• REQUIRED WORK
Begin at the line that holds "kingdom: Animalia" and copy each line exactly until the data below ends, including that last line but no pictures.

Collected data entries
───

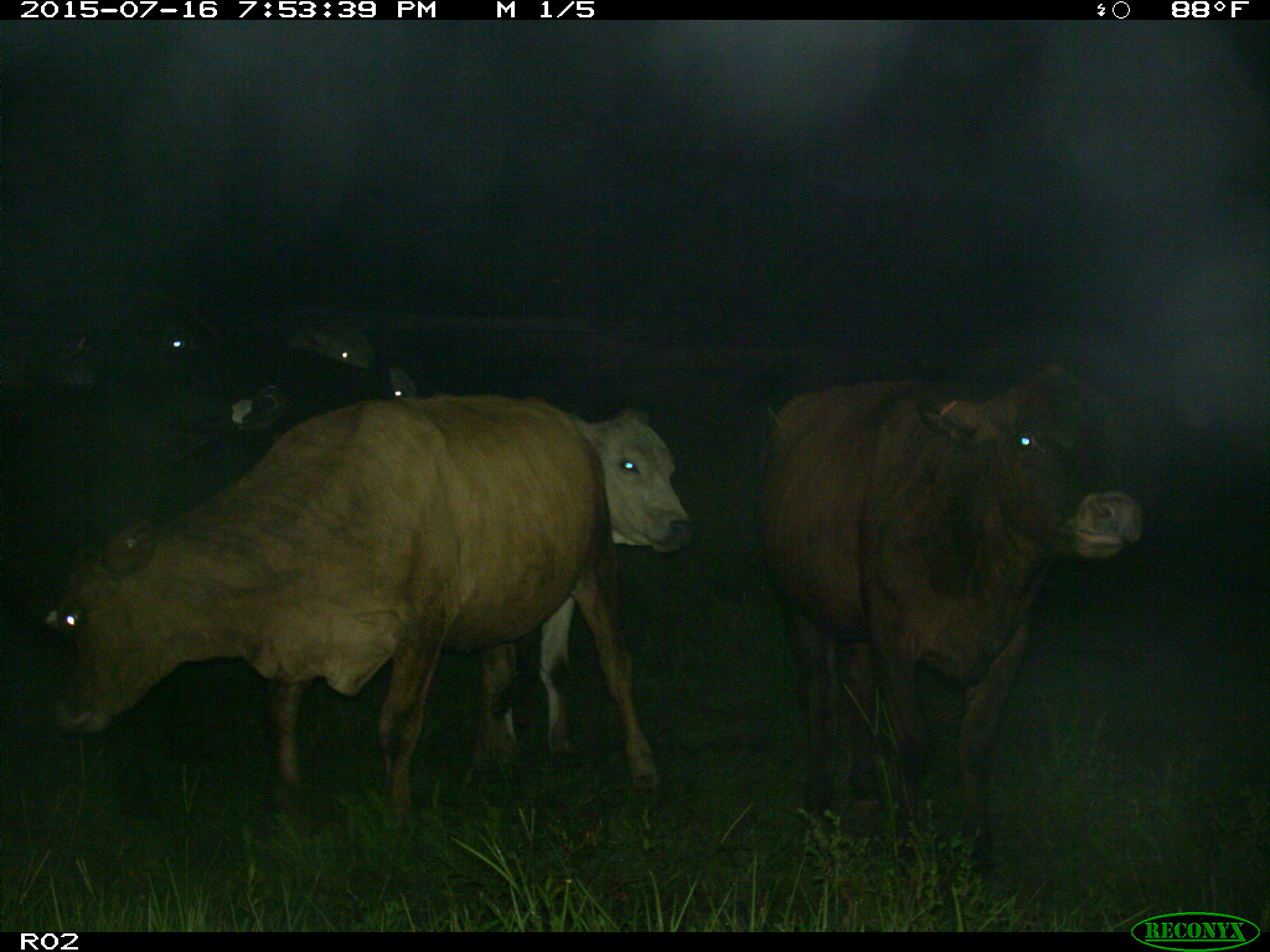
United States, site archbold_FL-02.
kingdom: Animalia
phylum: Chordata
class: Mammalia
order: Artiodactyla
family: Bovidae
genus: Bos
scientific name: Bos taurus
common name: domestic cow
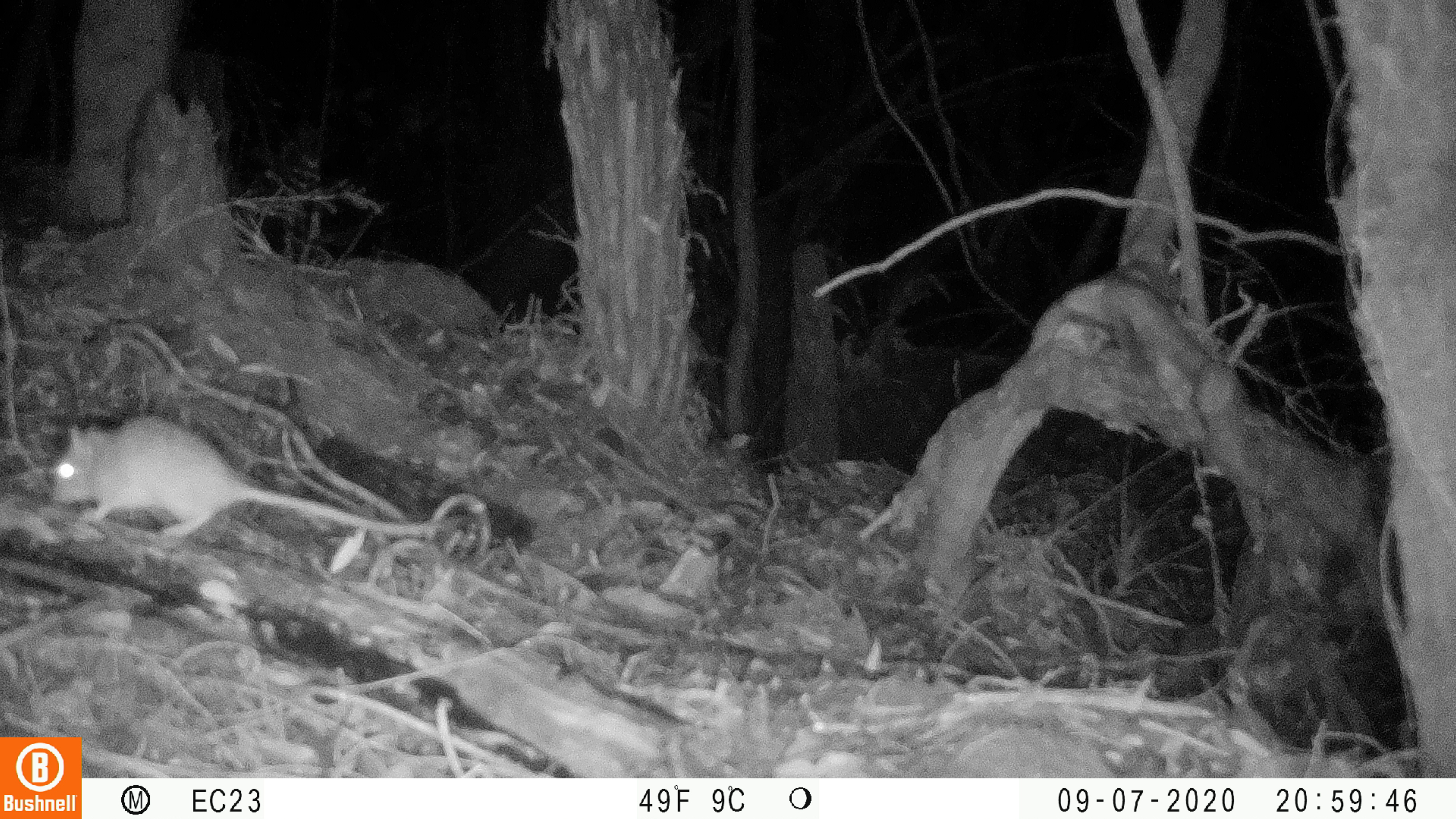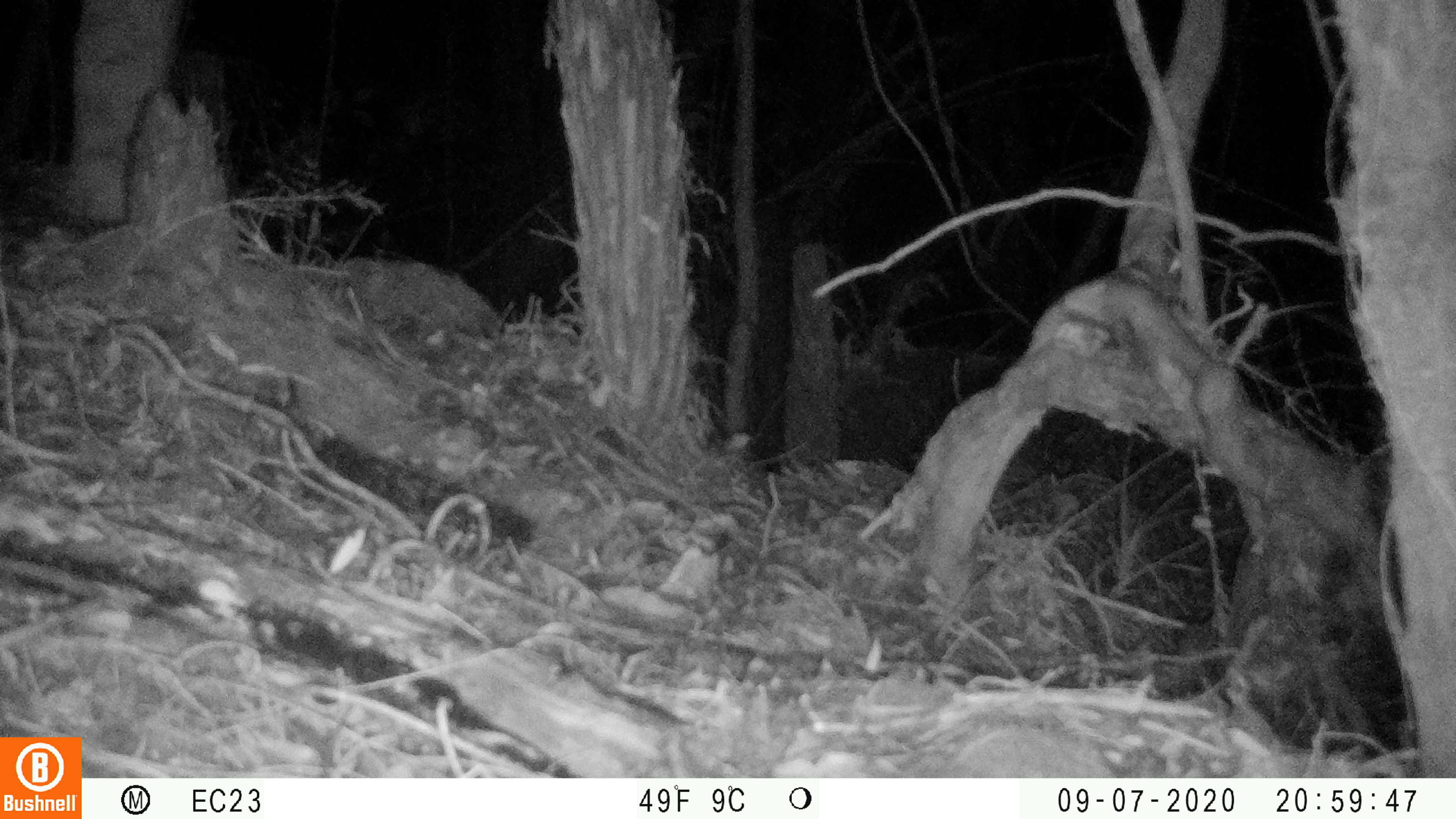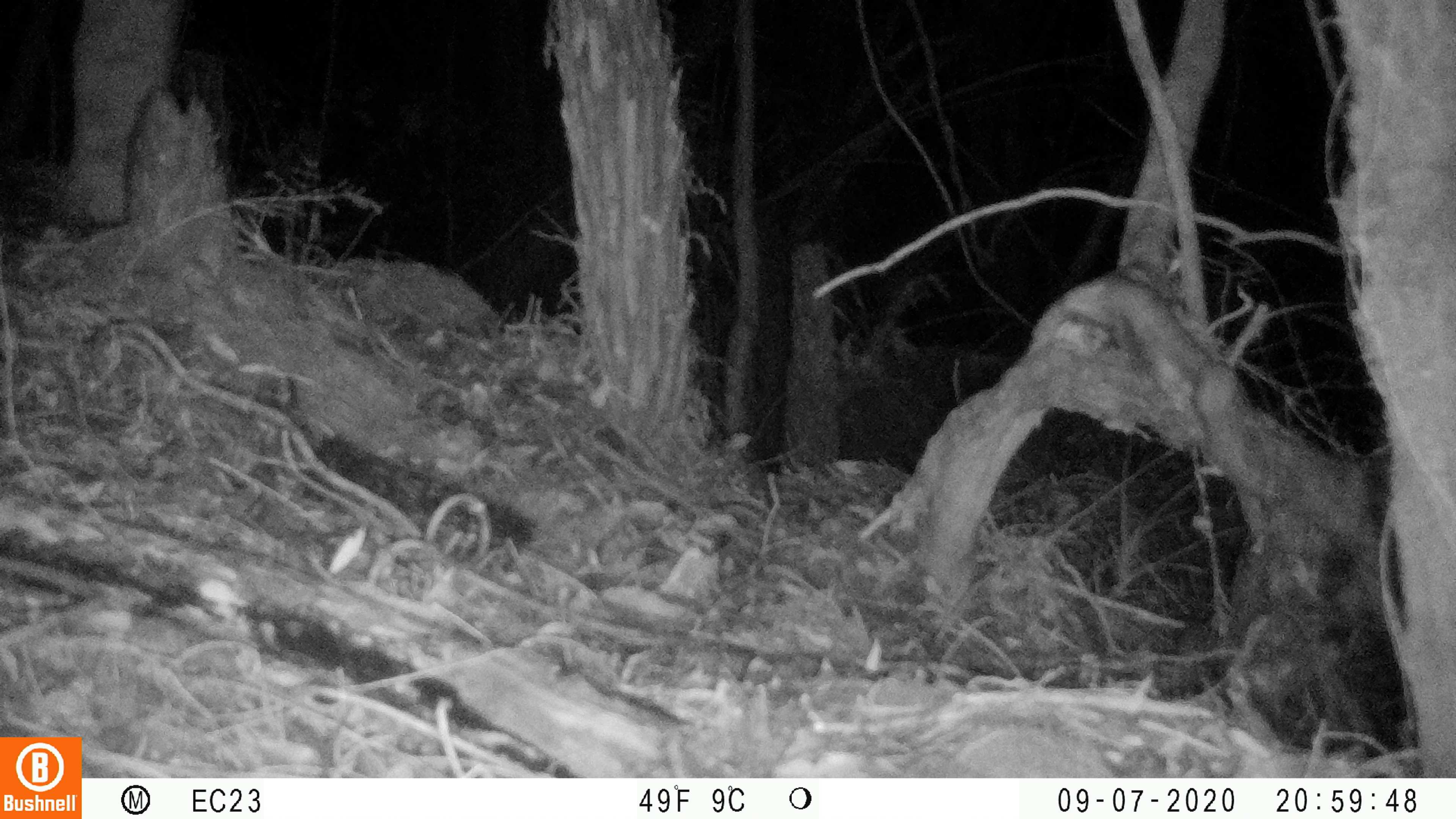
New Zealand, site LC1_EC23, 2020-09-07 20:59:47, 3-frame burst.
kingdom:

───

• EXPECTED ANSWER
kingdom: Animalia
phylum: Chordata
class: Mammalia
order: Artiodactyla
family: Bovidae
genus: Bos
scientific name: Bos taurus
common name: domestic cow
New Zealand, site LC1_EC23, 2020-09-07 20:59:47, 3-frame burst.
kingdom:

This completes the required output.